Réalisé par Christophe Triau

Quel est le sujet du Sang des amis ?


L'écriture est pour moi une façon d'appréhender ce qui m'entoure, le monde. Face aux sollicitations positives ou négatives du monde, construire quelque chose en réponse, et proposer ce quelque chose au spectateur, lui tendre mes fils tricotés pour qu'il y tricote à son tour son propre fil. La pièce s'inscrit dans une trilogie intitulée "Les moitiés du monde". On peut lire ou voir chaque pièce indépendamment des autres, mais elles traitent d'un thème commun : la guerre civile. Le sang des amis questionne quatre mots qui traversent la guerre civile : aveuglement, absolu, admiration, amitié, et enregistre la façon dont ces mots déplacent les personnages, sont des points de tension pour eux. Située dans la Rome antique, la pièce n’a néanmoins rien d’historique. Elle emprunte un schéma à une histoire connue pour se constituer en métaphore. M’intéresse moins l’examen d’un cas particulier, avec ses causes, ses logiques historiques que la capacité de la guerre civile à revenir, à renaître de ses cendres, d’une façon générale la capacité du « un » à se diviser en « deux ». Et l’accent porte sur la part de tragique que comporte n’importe quelle guerre civile. Le tragique affleure là où il n’y a aucune solution, et c’est précisément cet insoluble qui m’intéresse. Contre un certain optimisme politique, il importe de rappeler que si le destin de l’homme c’est l’homme, il existe aussi une part d’impossible, et la remettre en jeu permet peut-être d’éviter la surévaluation prométhéenne du geste politique.

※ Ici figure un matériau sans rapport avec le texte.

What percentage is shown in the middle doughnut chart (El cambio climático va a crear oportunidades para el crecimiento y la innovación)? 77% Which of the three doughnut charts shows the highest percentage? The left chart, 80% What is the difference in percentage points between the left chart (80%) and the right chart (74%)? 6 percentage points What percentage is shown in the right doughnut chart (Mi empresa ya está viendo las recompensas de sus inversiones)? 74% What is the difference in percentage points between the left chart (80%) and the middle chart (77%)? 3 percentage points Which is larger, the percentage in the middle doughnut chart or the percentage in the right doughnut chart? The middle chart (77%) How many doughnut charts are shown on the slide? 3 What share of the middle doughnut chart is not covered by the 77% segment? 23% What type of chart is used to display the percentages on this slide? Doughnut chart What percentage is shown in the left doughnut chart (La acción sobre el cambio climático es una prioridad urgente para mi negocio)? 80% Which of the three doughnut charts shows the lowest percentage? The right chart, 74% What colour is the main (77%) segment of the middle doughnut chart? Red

Comment avez-vous abordé le « matériau » Shakespeare pour le réécrire pour aujourd’hui ?


En prenant appui sur Shakespeare et Plutarque, je ne fais qu'accomplir le geste de reprise qu'on trouve partout dans l'histoire du théâtre. Je pars toujours de l'idée que le spectateur vient au théâtre avec une tête et une sensibilité d'aujourd'hui, avec des savoirs et des attentes d'aujourd'hui. Et si je m'adosse à des textes déjà écrits, j'y introduis des questions d'aujourd'hui. C'est le point de vue du présent qui préside à la réécriture. On fait du théâtre avec ce qu'il y a dans la tête du spectateur. Notre relation au passé est toujours chargée d'anachronismes, et cette bête noire de l'historien (l'anachronisme) est ce qui fait le miel de l'écrivain. Par ailleurs, le pari de raconter une histoire faite de nombreuses situations et de nombreux personnages avec moins de dix acteurs supposait un mode de composition qui travaille le fragment et la discontinuité, ce qui nous sort radicalement du schéma de la construction classique.


Comment s’est passé le dialogue entre votre travail d’écriture et celui de la mise en scène ?

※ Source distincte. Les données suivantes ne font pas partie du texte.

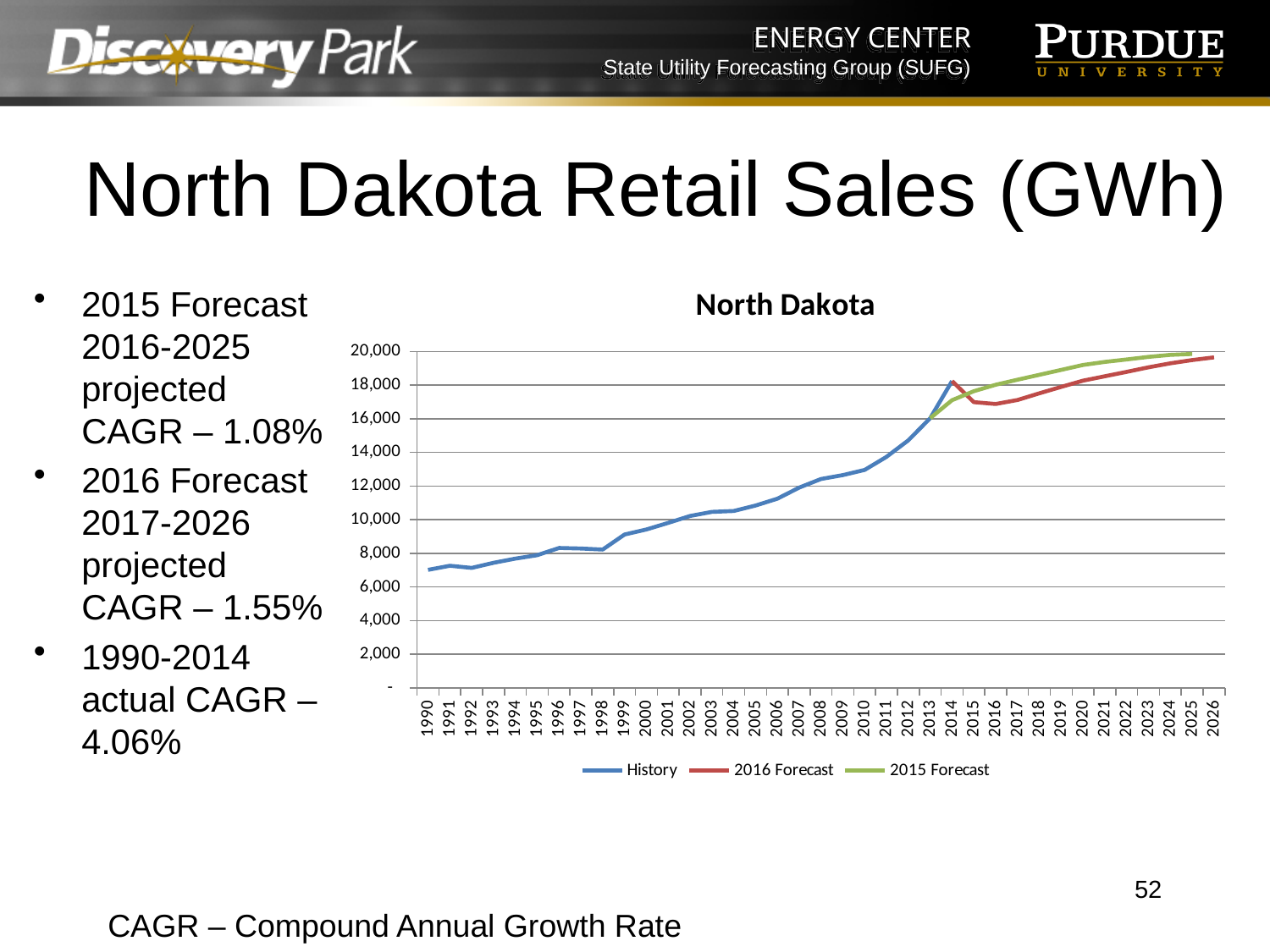
Is the History value for 1990 greater or less than 6,000? greater Is the 2016 Forecast value for 2016 greater or less than 18,000? less Does the History series rise or fall from 1990 to 2014? rise How many series does the chart legend list? 3 Is the History value for 2010 greater or less than 12,000? greater In 2020, which series is higher: 2015 Forecast or 2016 Forecast? 2015 Forecast What kind of chart is shown on the slide? line chart Which series is drawn in green in the chart? 2015 Forecast What is the title of the chart? North Dakota How many years are labelled along the x axis of the chart? 37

Le dialogue entre Jean Boillot et moi a été permanent. J'ai le sentiment qu'il comprend très bien mon geste d'écriture, il sait que je travaille sur l'hétérogène, sur les niveaux de langue, sur l'épique en général. Par ailleurs, je n’ai pas une conception sacralisante de l’écriture, et suis quelqu'un qui "cherche en faisant". Jean et moi réagissions mutuellement aux propositions l'un de l'autre, moi sans vouloir faire de la mise en scène à la place de Jean et Jean sans vouloir écrire à ma place. Cette liberté dans la contrainte m'est précieuse, elle permet à l'écriture d'explorer des territoires nouveaux.